ARM: A Confidence-Based Adversarial Reweighting Module for Coarse Semantic Segmentation
This addresses the challenge of leveraging coarse annotations for semantic segmentation, offering a method to enhance model performance with noisy data, though it is incremental as it builds on existing reweighting strategies.
The paper tackles the problem of noisy coarse annotations in semantic segmentation by introducing a confidence-based adversarial reweighting module (ARM) that simultaneously mines valuable pixels and suppresses mislabeled pixels, improving mIoU on Cityscapes and achieving 47.50 mIoU on ADE20K.

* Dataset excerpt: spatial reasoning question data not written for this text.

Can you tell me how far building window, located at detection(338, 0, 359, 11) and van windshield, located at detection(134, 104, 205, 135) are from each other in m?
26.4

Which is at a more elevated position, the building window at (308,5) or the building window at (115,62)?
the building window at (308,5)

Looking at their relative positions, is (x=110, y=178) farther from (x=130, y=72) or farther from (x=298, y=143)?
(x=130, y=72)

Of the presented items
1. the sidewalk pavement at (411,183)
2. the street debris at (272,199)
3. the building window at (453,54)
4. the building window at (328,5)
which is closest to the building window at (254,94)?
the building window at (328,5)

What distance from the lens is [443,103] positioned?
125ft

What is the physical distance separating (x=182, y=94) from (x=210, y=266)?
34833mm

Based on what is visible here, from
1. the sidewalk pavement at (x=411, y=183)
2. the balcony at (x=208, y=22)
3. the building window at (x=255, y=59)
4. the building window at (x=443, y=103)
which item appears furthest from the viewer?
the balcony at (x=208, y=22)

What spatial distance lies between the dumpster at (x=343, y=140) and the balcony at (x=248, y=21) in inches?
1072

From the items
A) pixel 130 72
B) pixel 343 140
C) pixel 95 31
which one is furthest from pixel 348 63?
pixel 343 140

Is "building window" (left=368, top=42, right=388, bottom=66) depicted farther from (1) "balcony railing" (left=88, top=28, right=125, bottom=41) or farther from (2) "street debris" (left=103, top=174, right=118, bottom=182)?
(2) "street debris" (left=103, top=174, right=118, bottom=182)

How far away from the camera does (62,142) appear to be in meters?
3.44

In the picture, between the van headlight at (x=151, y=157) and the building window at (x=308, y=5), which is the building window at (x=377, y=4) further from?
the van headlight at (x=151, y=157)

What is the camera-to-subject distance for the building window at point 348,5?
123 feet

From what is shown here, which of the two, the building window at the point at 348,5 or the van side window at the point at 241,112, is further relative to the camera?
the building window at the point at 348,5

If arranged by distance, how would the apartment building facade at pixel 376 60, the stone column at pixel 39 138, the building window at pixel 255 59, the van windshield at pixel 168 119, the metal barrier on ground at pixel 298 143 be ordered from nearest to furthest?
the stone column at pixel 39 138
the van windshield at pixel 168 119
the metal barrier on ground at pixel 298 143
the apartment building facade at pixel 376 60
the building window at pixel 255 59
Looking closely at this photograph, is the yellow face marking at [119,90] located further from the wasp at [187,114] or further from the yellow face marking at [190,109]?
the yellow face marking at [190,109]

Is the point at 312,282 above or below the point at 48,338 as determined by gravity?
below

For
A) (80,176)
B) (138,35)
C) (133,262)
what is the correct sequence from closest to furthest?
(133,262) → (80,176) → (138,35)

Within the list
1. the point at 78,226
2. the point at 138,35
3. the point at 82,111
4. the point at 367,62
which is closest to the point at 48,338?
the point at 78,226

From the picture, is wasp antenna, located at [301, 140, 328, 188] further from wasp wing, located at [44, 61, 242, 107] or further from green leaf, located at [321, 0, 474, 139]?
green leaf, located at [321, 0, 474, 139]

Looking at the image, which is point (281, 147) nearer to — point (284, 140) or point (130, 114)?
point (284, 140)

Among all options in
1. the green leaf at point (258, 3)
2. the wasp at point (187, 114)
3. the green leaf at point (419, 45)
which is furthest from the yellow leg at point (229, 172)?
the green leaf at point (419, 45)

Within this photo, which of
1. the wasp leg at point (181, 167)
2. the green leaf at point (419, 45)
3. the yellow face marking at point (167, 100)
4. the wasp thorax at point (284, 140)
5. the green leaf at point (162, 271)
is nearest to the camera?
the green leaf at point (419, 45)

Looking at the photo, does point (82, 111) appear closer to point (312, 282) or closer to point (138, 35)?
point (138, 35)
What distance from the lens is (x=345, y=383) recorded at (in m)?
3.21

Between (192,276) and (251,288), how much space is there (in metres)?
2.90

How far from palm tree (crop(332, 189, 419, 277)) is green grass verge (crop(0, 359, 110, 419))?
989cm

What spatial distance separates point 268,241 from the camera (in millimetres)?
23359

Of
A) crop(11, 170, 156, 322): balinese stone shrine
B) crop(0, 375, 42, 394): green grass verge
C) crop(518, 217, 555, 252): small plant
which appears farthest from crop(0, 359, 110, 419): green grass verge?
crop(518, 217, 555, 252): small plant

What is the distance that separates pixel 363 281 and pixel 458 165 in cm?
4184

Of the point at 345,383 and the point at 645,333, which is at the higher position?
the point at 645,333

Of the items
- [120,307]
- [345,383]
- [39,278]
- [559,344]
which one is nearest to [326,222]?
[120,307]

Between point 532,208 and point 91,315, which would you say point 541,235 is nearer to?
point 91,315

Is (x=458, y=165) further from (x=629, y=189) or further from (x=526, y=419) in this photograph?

Coarsely-labeled semantic segmentation annotations are easy to obtain, but therefore bear the risk of losing edge details and introducing background pixels. Impeded by the inherent noise, existing coarse annotations are only taken as a bonus for model pre-training. In this paper, we try to exploit their potentials with a confidence-based reweighting strategy. To expand, loss-based reweighting strategies usually take the high loss value to identify two completely different types of pixels, namely, valuable pixels in noise-free annotations and mislabeled pixels in noisy annotations. This makes it impossible to perform two tasks of mining valuable pixels and suppressing mislabeled pixels at the same time. However, with the help of the prediction confidence, we successfully solve this dilemma and simultaneously perform two subtasks with a single reweighting strategy. Furthermore, we generalize this strategy into an Adversarial Reweighting Module (ARM) and prove its convergence strictly. Experiments on standard datasets shows our ARM can bring consistent improvements for both coarse annotations and fine annotations. Specifically, built on top of DeepLabv3+, ARM improves the mIoU on the coarsely-labeled Cityscapes by a considerable margin and increases the mIoU on the ADE20K dataset to 47.50.